View Source Grizzly.ZWave.DSK (grizzly v7.1.0)
Module for working with the SmartStart and S2 DSKs
Summary
Types
The DSK binary is the elixir binary string form of the DSK
The DSK string is the string version of the DSK
Functions
Take a binary representation of the DSK and change it into the string representation
Make a new DSK
Parse a textual representation of a DSK
Parse a DSK PIN
Take a string representation of the DSK and change it into the binary representation
Return the first five digits of a DSK for use as a PIN
Convert the DSK to a string
Generate a DSK that is all zeros
Types
@type dsk_binary() :: <<_::128>>
The DSK binary is the elixir binary string form of the DSK
The format is <<b1, b2, b3, ... b16>>
That is 16 bytes.
An example of this would be:
<<196, 109, 73, 131, 38, 196, 119, 227, 62, 101, 131, 175, 15, 165, 14, 39>>
@type dsk_string() :: <<_::376>>
The DSK string is the string version of the DSK
The general format is XXXXX-XXXXX-XXXXX-XXXXX-XXXXX-XXXXX-XXXXX-XXXXX
That is 8 blocks of 16 bit integers separated by a dash.

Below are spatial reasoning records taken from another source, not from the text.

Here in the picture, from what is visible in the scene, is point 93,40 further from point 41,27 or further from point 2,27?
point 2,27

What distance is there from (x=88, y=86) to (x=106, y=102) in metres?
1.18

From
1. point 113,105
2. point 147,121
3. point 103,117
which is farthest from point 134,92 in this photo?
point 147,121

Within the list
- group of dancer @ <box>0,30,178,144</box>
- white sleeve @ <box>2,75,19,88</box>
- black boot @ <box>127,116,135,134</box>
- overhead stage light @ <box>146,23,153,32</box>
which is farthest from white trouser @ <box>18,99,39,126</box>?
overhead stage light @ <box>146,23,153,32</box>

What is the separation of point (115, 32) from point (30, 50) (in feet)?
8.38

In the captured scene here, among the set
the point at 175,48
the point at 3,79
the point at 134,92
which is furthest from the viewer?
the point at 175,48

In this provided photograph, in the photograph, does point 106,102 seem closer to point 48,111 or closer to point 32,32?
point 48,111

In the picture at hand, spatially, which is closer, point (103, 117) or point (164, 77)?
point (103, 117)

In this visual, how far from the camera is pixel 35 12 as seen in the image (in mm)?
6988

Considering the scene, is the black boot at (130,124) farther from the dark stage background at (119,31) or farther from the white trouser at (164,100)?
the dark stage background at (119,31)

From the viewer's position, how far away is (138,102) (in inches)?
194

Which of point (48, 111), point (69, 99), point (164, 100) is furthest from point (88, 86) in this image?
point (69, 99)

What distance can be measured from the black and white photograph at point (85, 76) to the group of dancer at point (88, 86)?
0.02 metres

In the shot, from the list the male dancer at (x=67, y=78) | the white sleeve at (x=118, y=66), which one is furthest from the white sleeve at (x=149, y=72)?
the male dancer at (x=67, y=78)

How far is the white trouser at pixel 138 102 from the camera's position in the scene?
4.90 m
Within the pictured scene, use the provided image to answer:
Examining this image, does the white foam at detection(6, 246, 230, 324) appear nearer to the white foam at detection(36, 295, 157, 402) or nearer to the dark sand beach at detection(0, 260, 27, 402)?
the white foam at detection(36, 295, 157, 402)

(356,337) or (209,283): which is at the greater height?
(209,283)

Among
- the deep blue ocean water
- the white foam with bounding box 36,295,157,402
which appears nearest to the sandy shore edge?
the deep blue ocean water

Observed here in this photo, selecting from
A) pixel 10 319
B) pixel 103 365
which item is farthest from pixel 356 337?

An example of this would be 50285-18819-09924-30691-15973-33711-04005-03623
@type t() :: %Grizzly.ZWave.DSK{raw: <<_::128>>}
Functions
@spec binary_to_string(dsk_binary()) :: {:ok, dsk_string()}
Take a binary representation of the DSK and change it into the string representation
Make a new DSK
If less than 16 bytes are passed in, the rest are initialized to zero. Due to how DSKs are constructed, odd length binaries aren't allowed since they should never be possible.
@spec parse(dsk_string()) :: {:ok, t()} | {:error, :invalid_dsk}
Parse a textual representation of a DSK
@spec parse_pin(String.t() | non_neg_integer()) :: {:ok, t()} | {:error, :invalid_dsk}
Parse a DSK PIN
PINs can also be parsed by parse/1
. When working with PINs, though, it's
nice to be more forgiving and accept PINs as integers or strings without
leading zeros.
String examples:
iex> {:ok, dsk} = DSK.parse_pin("12345"); dsk
#DSK<12345-00000-00000-00000-00000-00000-00000-00000>
iex> {:ok, dsk} = DSK.parse_pin("123"); dsk
#DSK<00123-00000-00000-00000-00000-00000-00000-00000>
Integer examples:
iex> {:ok, dsk} = DSK.parse_pin(12345); dsk
#DSK<12345-00000-00000-00000-00000-00000-00000-00000>
iex> {:ok, dsk} = DSK.parse_pin(123); dsk
#DSK<00123-00000-00000-00000-00000-00000-00000-00000>
@spec string_to_binary(dsk_string()) :: {:ok, dsk_binary()} | {:error, :invalid_dsk}
Take a string representation of the DSK and change it into the binary representation
Return the first five digits of a DSK for use as a PIN
iex> {:ok, dsk} = DSK.parse("50285-18819-09924-30691-15973-33711-04005-03623")
iex> DSK.to_pin_string(dsk)
"50285"
iex> {:ok, dsk} = DSK.parse("00001-18819-09924-30691-15973-33711-04005-03623")
iex> DSK.to_pin_string(dsk)
"00001"
Convert the DSK to a string
iex> {:ok, dsk} = DSK.parse("50285-18819-09924-30691-15973-33711-04005-03623")
iex> DSK.to_string(dsk)
"50285-18819-09924-30691-15973-33711-04005-03623"
iex> {:ok, dsk} = DSK.parse("50285-18819-09924-30691-15973-33711-04005-03623")
iex> DSK.to_string(dsk, delimiter: "")
"5028518819099243069115973337110400503623"
Options:
:delimiter
- character to join the 5 byte sections together (default"-"
)
@spec zeros() :: t()
Generate a DSK that is all zeros
This is useful for placeholder/default DSKs.